Set down every one of the rows below word for word, leaving out the pictures.

Start

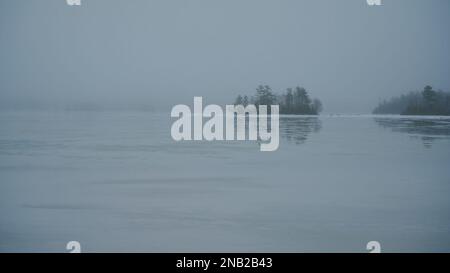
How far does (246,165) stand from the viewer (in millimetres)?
13141

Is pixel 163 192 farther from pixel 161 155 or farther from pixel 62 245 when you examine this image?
pixel 161 155

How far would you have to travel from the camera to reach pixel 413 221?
837 cm

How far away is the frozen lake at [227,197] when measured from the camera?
25.3ft

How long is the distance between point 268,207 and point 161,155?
603 cm

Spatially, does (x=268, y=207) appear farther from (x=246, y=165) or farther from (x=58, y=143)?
(x=58, y=143)

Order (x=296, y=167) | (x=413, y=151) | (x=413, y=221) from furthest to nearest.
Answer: (x=413, y=151)
(x=296, y=167)
(x=413, y=221)

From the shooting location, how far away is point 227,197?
32.3ft

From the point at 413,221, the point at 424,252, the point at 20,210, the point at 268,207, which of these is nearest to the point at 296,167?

End

**Answer to the exercise:**
How far does (246,165) stand from the viewer (in millimetres)?
13141

Is pixel 163 192 farther from pixel 161 155 or farther from pixel 62 245 when you examine this image?
pixel 161 155

How far would you have to travel from the camera to reach pixel 413 221?
837 cm

How far away is the frozen lake at [227,197] when measured from the camera?
25.3ft

How long is the distance between point 268,207 and point 161,155?
603 cm

Spatially, does (x=268, y=207) appear farther from (x=246, y=165) or farther from (x=58, y=143)?
(x=58, y=143)

Order (x=296, y=167) | (x=413, y=151) | (x=413, y=221) from furthest to nearest.
Answer: (x=413, y=151)
(x=296, y=167)
(x=413, y=221)

From the shooting location, how far away is point 227,197?
32.3ft

From the point at 413,221, the point at 424,252, the point at 20,210, the point at 268,207, which of these is nearest to the point at 296,167?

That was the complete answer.